Interpretation Introduction

Interpretation: The number of moles of ${\text{I}}_{\text{2}}$ and $\text{HI}$ present at equilibrium needs to be determined.

Concept Introduction: The reaction in which the rate of the forward reaction is equal to the rate of backward reaction is called an equilibrium reaction.

Answer to Problem 31LC

The number of moles of ${\text{I}}_{\text{2}}$ and $\text{HI}$ present at equilibrium are 0.050 mol and 0.371 mol.

Explanation of Solution

The chemical equation is given as;

  $\text{2HI}\left(g\right)\rightleftharpoons {\text{H}}_2\left(g\right){\text{+I}}_2\left(g\right)$

It is given that the moles of hydrogen are 0.050 moles and the equilibrium constant is 0.018.

Now, write the expression for the equilibrium constant for the above reaction as;

  $K_{eq}=\frac{\left[{\text{H}}_2\right]{\left[{\text{I}}_2\right]}^2}{\left[\text{HI}\right]}----\left(eq1\right)$

The concentration of iodine will be equal to 0.050 and assuming the concentration of hydrogen iodide be 2x.

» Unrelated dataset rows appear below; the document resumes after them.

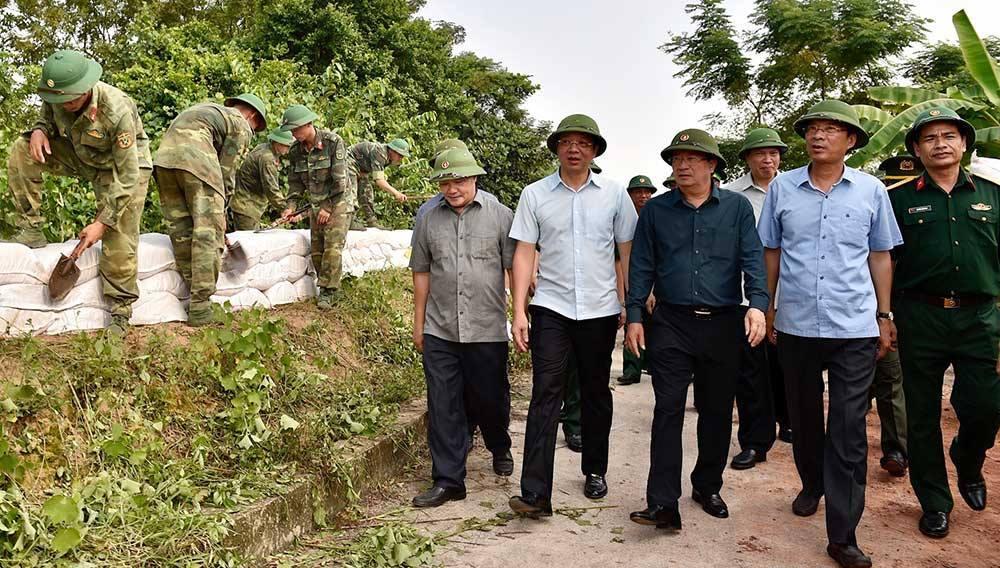 Phó Thủ tướng Trịnh Đình Dũng cùng lãnh đạo tỉnh Quảng Ninh thị sát, đôn đốc, động viên lực lượng ứng phó Bão MangKhut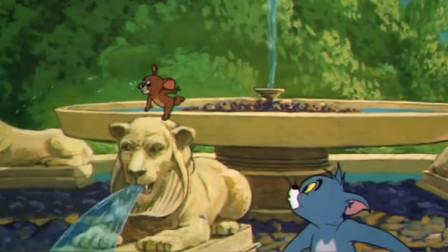 猫和老鼠:汤姆追赶杰瑞,就在即将得逞之际,汤姆却遭神秘人秒杀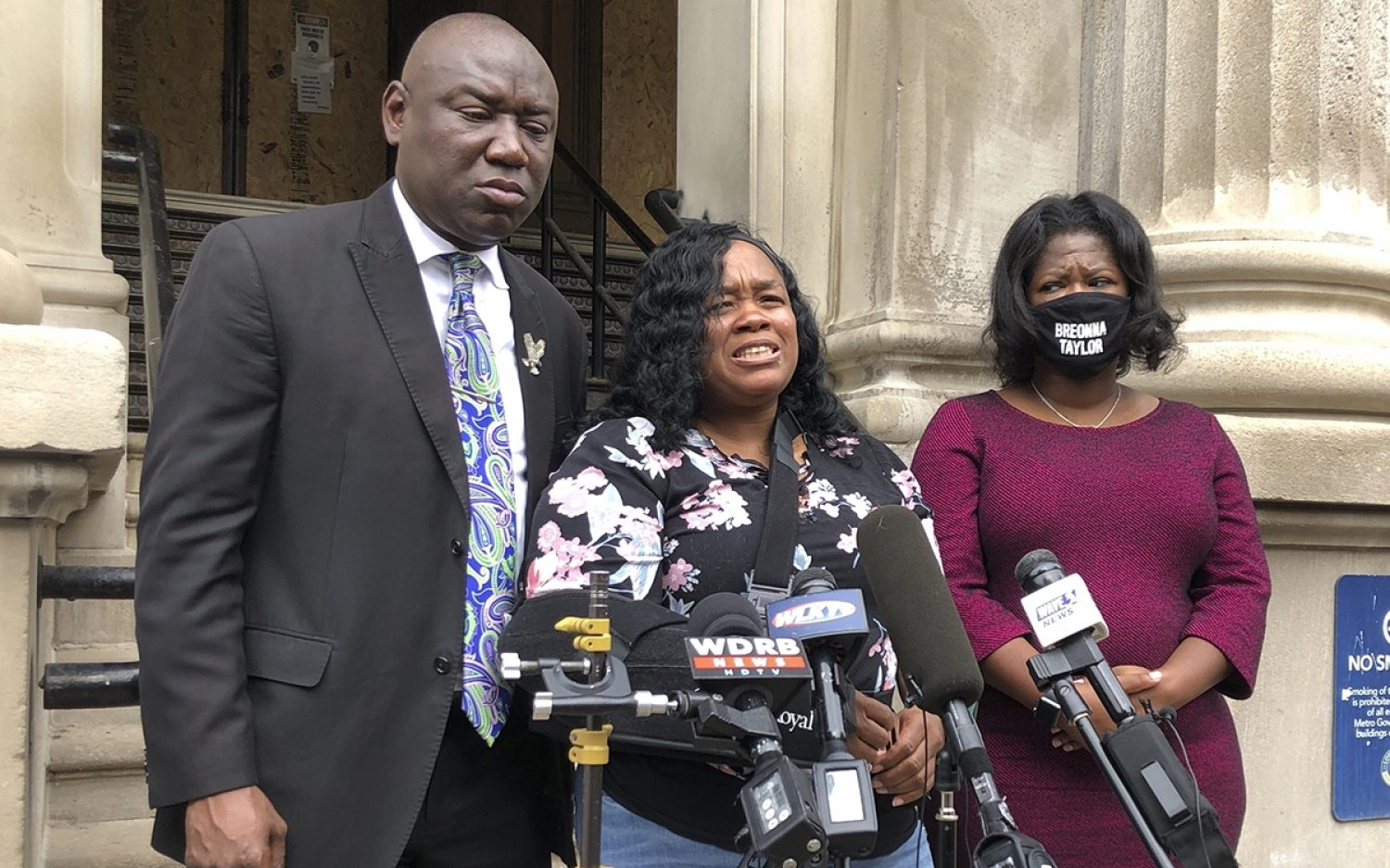 Louisville settles with Breonna Taylor's mother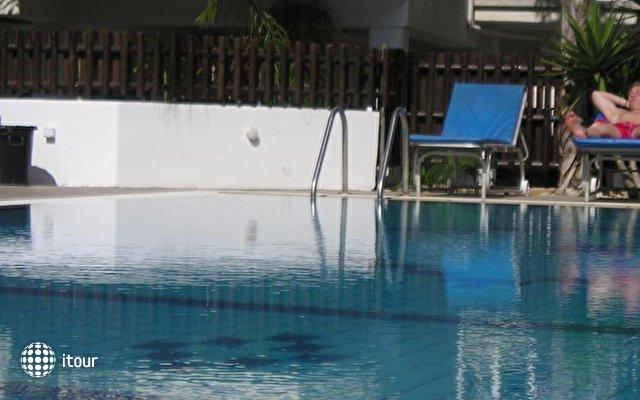 Pavlinia Hotel & Apartments  7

Now, equation 1 is given as;

  $0.018=\frac{\left[0.050\right]\left[0.050\right]}{{\left(\text{2x}\right)}^2}$

Now, solving for x as;

  $\begin{array}{c}2x^2=\frac{\left(0.050\right)\left(0.050\right)}{0.018}\\ x=\sqrt{\frac{\left(0.050\right)\left(0.050\right)}{0.018}}\\ x=0.371\end{array}$

Therefore, the moles of iodide and hydrogen iodide are 0.050 mol and 0.371 mol.